FRAGMENTO PARA LEER:
NO, YO NO SÉ LO QUE OCURRIÓ, Y
TENGO DERECHO A SABERLO
GARBIÑE BIURRUN MANCISIDOR
No, yo no sé qué
pasó con los GAL; no lo sé a ciencia cierta en su integridad. Ya sé que no todo
puede saberse por completo y que, en cualquier terreno, lo que la realidad nos
muestra solo es una parte de lo que realmente se ha producido. Pero lo cierto
es que las personas tenemos esa costumbre tan particular de querer conocer no
solo el futuro, sino también el pasado. Y ello por motivos diversos, uno de los
cuales es, desde luego, el de responder a las vulneraciones de las normas de
convivencia que cada sociedad se ha dado.

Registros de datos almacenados
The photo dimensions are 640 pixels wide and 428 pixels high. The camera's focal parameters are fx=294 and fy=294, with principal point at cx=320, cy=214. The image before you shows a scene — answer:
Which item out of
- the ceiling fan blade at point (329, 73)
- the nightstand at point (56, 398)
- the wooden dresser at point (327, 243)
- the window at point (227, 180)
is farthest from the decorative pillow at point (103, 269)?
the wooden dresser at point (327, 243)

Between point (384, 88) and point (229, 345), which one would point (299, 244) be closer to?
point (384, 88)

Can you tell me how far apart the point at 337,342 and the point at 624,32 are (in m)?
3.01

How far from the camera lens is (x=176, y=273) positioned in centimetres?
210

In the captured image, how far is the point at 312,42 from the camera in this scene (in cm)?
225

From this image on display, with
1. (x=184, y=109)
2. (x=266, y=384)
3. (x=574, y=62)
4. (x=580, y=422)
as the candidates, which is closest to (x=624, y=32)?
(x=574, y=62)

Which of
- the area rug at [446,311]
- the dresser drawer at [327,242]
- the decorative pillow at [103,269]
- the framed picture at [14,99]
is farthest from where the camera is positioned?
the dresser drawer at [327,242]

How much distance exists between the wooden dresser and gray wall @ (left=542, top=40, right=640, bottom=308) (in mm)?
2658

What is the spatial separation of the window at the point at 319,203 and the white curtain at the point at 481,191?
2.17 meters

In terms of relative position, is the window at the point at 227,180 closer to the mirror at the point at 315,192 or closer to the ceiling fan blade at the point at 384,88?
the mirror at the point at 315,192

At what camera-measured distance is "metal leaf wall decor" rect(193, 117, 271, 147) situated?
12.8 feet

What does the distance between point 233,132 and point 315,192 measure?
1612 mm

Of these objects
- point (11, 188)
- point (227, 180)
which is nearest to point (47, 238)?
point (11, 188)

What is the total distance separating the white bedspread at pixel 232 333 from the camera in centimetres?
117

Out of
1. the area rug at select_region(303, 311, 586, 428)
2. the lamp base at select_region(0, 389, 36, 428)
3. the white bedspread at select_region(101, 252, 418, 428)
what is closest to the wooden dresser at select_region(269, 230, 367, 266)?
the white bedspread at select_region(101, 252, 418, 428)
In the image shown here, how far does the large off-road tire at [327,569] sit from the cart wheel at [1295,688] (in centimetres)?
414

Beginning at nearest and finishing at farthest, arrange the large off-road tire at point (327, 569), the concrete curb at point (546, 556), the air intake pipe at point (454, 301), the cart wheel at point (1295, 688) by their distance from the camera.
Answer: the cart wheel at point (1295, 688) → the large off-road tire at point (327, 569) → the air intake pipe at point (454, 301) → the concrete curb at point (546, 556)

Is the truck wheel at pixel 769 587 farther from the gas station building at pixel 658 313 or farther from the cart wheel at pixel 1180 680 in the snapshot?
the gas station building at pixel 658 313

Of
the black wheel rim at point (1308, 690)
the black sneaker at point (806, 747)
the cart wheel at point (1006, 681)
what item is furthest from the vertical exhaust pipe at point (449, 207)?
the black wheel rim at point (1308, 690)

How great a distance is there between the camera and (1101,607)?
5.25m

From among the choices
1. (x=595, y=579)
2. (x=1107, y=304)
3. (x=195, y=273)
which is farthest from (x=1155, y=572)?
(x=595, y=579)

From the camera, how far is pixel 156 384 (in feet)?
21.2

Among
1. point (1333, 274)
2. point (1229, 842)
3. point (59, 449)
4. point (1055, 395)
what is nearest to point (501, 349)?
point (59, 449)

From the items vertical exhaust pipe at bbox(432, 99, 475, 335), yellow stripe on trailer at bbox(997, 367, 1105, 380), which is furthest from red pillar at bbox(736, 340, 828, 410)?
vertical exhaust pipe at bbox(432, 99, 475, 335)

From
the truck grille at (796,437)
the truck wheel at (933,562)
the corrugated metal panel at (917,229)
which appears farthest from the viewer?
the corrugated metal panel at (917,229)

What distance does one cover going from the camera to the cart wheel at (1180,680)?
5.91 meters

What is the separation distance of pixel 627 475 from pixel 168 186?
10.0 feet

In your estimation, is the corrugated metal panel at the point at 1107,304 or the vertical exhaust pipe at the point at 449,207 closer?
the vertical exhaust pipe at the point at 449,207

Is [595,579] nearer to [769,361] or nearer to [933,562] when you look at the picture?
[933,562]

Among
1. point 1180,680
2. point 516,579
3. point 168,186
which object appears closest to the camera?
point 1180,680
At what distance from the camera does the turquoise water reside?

INSTRUCCIÓN: Actualiza el fragmento sobre los GAL: reescribe el pasaje desde "NO, YO NO SÉ LO" hasta "se ha dado." y cambia "costumbre" por "manía". El listado no interviene en nada de esto.

RESULTADO DE LA TAREA:
NO, YO NO SÉ LO QUE OCURRIÓ, Y
TENGO DERECHO A SABERLO
GARBIÑE BIURRUN MANCISIDOR
No, yo no sé qué
pasó con los GAL; no lo sé a ciencia cierta en su integridad. Ya sé que no todo
puede saberse por completo y que, en cualquier terreno, lo que la realidad nos
muestra solo es una parte de lo que realmente se ha producido. Pero lo cierto
es que las personas tenemos esa manía tan particular de querer conocer no
solo el futuro, sino también el pasado. Y ello por motivos diversos, uno de los
cuales es, desde luego, el de responder a las vulneraciones de las normas de
convivencia que cada sociedad se ha dado.